PASSAGE below:

SALINAS, Calif. — As spring approached, celery growers in California’s Ventura County still felt the effects of torrential December rains.
“It’s very uncommon to get 8 inches of rain in eight days,” said Danny Pereira, Oxnard general manager for Rio Farms, recalling a soggy Christmas season. “We’re probably 25% off our production (in the first week of February).”
“We had some quality issues due to the heavy rains,” he said. “Bacteria turned into soft rot, and we had to stay on top of that.”
Sammy Duda, vice president of Duda Farm Fresh Foods — which unveiled a red celery last fall — said transplanting became impossible in Oxnard.
“We had to do it by hand for a period of time,” Duda said. “A machine would have sunk and got stuck. Hand planting is not as good as a mechanical transplanter.”
Moreover, cooler-than-normal ground temperatures slowed celery growth.
“Volume is light and there’s not much size,” Pereira said. “It may pick up a little at the end of March.”
Prices for cartons of 2-2½ dozen out of Oxnard ran mostly $30.50-32.65 on Feb. 7, according to the U.S. Department of Agriculture. A year ago it was just $9-12.
Some growers reported even higher prices.
“It’s $38 dollars on the open market for celery,” Duda said shortly after the USDA report came out. “I don’t know if it’s ever been that high.”
“Celery is in the mid-30s, about as high as you see in these markets,” said Russ Widerburg, sales manager for Oxnard-based Boskovich Farms.
“We expect seeders and molding issues in April, depending on what temperatures we get,” Pereira said. “It could be ideal conditions for seeders to shoot up like Christmas trees in April.”
Other parts of California were less affected. Santa Barbara Farms LLC grows celery in the Imperial Valley.
“There was some freezing, but Oxnard and Mexico were damaged worse,” said Ron Berghoefer, vice president of marketing and sales for the Lompoc-based company.

End of PASSAGE.

Give the stretch of the celery article from "Other parts of" through "the Lompoc-based company." again, substituting "frost" for "freezing". The data that come next bear no relation to the celery article.

DATA UNDER STUDY below:

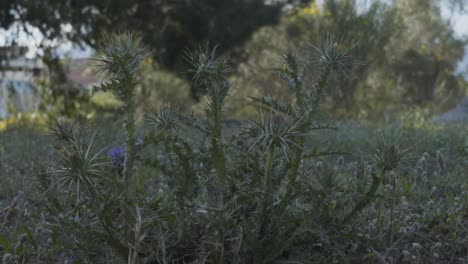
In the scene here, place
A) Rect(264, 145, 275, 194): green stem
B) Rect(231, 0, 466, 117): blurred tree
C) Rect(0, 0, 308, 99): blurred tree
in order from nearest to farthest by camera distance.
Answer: Rect(264, 145, 275, 194): green stem < Rect(0, 0, 308, 99): blurred tree < Rect(231, 0, 466, 117): blurred tree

End of DATA UNDER STUDY.

TASK OUTPUT
Other parts of California were less affected. Santa Barbara Farms LLC grows celery in the Imperial Valley.
“There was some frost, but Oxnard and Mexico were damaged worse,” said Ron Berghoefer, vice president of marketing and sales for the Lompoc-based company.